• **What you have to do**
Pick up the business law assignment on the Australian legal system after its final sentence and write the next part.

Business Law Assignment: Case Analysis Based on Australian Legal System
The questions to be answered in this business law assignmentare:
Explain the distinction between Exclusive Powers, Concurrent Powers and Residual Powers, which are outlined in the Australian Constitution. Give an example of each power.
You are in the train station waiting for your train to arrive. You see a vending machine from where you can buy snacks and chips for $3.50. Posted on the machine is a sign saying: “Property of XYZ Vendsolutions Pty Ltd”. You insert the coins required into the machine and out comes a packet of chips. However, when you open the packet of chips, you find bits of plastic inside and you don’t want to eat the chips. You want your money back. Required: With reference to the essential elements for the formation of a contract, explain:
a) Did you enter into a contract in this scenario
b) If your answer is yes, with whom did you enter a contract
What are the common law rules regarding contracts entered into by infants, and when are such contracts valid, voidable or void
Explain the operation of the contra proferentem rule. Is such a rule defensible in today’s business environment
In September, Amina hired Bryan as a delivery man. Bryan was to commence work on 1 November. On 1 October, Amina wrote to Bryan telling him that, despite their agreement, economic circumstances were such that she no longer required his services. Can Bryan sue Amina Explain your answers in light of the principles learned on breach of contract.

• **Quantitative chart reasoning data**
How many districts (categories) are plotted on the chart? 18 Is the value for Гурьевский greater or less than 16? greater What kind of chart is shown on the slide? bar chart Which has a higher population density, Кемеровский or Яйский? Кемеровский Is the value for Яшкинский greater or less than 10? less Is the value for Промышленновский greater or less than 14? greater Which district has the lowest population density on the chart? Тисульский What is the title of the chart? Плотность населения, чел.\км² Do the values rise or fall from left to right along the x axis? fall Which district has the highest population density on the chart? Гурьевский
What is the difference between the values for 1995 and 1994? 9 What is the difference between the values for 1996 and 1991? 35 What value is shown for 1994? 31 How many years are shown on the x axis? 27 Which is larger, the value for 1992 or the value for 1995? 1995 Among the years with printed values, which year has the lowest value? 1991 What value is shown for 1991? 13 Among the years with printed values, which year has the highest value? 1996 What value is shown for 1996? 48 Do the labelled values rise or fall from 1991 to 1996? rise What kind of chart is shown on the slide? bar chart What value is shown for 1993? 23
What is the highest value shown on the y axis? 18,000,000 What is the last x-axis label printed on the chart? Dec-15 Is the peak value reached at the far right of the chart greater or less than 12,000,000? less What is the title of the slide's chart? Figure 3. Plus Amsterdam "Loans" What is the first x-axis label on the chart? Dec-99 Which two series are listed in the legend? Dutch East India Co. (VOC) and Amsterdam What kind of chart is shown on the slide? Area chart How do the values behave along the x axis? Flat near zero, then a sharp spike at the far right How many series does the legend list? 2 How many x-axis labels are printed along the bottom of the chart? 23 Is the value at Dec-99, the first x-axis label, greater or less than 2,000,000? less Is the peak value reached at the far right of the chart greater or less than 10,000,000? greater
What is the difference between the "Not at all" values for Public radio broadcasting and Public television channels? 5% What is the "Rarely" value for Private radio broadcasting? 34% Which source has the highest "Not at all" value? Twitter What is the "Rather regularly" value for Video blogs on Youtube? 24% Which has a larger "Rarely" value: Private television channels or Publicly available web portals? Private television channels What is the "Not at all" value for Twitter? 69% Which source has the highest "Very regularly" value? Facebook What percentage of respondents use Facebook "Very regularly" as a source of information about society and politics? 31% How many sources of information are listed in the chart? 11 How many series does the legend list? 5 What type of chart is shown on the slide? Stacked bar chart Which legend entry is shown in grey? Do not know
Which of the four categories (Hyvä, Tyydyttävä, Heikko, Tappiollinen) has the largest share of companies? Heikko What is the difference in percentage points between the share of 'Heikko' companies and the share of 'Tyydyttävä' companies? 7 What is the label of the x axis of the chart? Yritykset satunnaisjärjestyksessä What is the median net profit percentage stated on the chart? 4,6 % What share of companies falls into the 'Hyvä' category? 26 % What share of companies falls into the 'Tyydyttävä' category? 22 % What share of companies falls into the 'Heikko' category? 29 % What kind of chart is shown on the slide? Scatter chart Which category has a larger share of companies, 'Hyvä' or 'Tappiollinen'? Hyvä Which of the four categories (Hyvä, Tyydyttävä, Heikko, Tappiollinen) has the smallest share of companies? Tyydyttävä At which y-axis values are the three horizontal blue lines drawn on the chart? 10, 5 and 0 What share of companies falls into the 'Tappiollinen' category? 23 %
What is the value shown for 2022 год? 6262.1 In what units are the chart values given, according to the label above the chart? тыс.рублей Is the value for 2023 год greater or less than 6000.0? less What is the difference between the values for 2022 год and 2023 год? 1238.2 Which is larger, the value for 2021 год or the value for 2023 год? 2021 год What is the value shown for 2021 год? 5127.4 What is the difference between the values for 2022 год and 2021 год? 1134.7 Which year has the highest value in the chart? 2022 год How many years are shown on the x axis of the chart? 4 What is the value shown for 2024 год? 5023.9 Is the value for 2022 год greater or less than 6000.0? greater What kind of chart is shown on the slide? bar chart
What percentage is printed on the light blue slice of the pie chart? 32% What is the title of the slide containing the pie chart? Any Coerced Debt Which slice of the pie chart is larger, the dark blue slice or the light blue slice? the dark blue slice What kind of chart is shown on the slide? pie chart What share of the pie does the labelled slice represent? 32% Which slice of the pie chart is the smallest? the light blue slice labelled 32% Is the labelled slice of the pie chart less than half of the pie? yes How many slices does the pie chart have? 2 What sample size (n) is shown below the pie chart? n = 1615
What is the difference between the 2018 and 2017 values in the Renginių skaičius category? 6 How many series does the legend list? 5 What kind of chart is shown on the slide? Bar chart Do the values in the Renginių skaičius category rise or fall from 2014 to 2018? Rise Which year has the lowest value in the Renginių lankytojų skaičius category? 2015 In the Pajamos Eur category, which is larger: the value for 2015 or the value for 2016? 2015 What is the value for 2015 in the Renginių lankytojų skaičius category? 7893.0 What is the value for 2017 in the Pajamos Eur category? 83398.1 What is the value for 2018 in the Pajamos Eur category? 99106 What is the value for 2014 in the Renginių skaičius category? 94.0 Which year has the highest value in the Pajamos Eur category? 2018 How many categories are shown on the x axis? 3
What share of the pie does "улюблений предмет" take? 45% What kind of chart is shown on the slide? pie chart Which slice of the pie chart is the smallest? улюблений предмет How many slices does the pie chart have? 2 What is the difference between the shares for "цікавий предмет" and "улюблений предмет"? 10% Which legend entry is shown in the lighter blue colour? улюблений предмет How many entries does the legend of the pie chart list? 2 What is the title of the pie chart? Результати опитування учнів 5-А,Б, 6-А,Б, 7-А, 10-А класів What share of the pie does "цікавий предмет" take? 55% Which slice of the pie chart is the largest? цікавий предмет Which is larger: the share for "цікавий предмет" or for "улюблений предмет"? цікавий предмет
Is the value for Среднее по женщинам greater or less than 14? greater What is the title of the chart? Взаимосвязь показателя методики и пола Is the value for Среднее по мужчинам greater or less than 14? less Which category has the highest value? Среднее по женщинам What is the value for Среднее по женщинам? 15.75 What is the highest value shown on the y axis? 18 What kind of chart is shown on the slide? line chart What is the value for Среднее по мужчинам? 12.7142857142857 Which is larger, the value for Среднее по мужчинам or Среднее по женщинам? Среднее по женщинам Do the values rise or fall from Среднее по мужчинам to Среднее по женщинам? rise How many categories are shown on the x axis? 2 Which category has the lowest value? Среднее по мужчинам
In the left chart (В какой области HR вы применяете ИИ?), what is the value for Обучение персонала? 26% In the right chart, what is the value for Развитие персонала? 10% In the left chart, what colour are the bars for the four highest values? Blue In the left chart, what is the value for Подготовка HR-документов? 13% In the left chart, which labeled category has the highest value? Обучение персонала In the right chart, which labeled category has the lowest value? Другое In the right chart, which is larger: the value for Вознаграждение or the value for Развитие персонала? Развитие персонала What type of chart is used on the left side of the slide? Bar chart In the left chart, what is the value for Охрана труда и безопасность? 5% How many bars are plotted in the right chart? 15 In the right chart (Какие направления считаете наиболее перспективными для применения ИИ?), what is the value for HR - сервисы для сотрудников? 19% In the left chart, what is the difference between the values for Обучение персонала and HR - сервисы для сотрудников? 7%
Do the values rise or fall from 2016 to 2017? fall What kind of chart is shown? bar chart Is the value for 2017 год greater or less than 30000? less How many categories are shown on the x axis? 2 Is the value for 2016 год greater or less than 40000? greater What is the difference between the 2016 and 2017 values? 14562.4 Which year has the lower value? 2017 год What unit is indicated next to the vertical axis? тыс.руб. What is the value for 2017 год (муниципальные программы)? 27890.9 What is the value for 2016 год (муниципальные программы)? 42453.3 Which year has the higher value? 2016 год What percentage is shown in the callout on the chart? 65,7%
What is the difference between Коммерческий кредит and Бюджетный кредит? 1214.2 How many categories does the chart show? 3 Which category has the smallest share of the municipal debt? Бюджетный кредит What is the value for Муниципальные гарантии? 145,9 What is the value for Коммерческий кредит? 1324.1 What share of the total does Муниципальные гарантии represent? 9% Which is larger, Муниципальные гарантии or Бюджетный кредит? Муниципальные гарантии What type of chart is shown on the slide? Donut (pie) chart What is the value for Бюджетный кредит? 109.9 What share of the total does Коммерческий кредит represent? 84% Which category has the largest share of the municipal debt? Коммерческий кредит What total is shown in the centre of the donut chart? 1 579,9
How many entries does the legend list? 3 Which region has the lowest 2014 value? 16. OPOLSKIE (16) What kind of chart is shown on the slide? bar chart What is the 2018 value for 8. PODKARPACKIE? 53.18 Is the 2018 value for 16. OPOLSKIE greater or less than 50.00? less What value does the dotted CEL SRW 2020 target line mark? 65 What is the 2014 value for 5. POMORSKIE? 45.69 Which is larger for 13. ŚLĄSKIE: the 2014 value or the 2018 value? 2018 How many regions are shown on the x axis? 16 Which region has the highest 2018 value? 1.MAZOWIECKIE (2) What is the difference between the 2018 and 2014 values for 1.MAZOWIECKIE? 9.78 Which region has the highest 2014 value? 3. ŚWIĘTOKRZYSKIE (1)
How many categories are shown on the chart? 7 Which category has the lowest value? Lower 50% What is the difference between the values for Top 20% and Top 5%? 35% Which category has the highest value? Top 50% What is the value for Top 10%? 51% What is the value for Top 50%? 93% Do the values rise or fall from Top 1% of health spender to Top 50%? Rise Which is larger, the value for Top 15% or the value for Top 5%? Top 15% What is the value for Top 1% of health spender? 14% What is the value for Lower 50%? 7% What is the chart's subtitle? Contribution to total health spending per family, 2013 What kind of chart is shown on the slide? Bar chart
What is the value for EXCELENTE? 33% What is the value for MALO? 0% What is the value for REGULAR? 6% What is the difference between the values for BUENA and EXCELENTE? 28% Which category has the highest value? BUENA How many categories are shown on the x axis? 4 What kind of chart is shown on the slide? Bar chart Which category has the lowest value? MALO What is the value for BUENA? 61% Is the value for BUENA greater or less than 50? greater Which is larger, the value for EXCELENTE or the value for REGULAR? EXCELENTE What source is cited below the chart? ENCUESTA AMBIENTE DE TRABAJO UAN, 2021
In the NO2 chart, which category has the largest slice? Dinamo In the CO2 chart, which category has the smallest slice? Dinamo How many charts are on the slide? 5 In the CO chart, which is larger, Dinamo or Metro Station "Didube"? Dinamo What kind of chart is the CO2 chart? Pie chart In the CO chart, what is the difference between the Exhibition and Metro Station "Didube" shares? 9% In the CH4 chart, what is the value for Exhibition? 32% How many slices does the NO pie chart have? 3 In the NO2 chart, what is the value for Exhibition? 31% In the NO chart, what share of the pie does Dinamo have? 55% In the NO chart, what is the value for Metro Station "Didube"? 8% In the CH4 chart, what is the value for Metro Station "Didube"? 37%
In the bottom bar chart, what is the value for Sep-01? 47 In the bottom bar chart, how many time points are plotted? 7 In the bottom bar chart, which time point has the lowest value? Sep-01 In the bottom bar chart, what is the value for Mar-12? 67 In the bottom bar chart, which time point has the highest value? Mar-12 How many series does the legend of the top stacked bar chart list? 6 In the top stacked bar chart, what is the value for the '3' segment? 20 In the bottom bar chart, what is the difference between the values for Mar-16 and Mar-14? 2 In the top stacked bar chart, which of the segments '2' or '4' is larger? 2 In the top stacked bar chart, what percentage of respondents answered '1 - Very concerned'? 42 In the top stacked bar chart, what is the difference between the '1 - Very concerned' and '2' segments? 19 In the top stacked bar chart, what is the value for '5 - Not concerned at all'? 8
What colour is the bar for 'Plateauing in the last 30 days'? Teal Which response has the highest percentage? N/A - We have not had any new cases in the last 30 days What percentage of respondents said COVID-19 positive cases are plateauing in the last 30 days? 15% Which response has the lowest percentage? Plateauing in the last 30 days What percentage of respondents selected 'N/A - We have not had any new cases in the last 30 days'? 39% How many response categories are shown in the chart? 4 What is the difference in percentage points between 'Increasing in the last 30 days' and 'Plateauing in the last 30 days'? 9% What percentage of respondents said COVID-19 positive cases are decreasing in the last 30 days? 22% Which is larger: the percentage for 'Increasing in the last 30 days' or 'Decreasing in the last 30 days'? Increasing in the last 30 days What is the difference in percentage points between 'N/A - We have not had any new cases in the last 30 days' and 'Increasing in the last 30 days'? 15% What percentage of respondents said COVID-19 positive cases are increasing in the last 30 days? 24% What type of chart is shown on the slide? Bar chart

• **Response to this exercise**
Exclusive Powers mentioned in this scenario of business law assignment are those powers that are exercised by Federal Parliament, that is, a specific set of Law-making power which are vested in Commonwealth (Sec. 51). For instance, Law related to immigration, defense (Section 114 and 115 of the Constitution), Law related to currency, the power to impose customs and exercise duties, are encompassed under Exclusive Power. Concurrent Powers are the Powers exercised both by Commonwealth and the States. The Commonwealth and the States have the authority and power to make Laws in their respective areas. Marriage, divorce, bankruptcy, taxation, trade, and commerce with other countries are areas covered under Concurrent Powers . However, if there is any conflict between Commonwealths’ Law and the State’s Law, the law made by the Federation will prevail over the Law made by the State under Section 109 of the Constitution.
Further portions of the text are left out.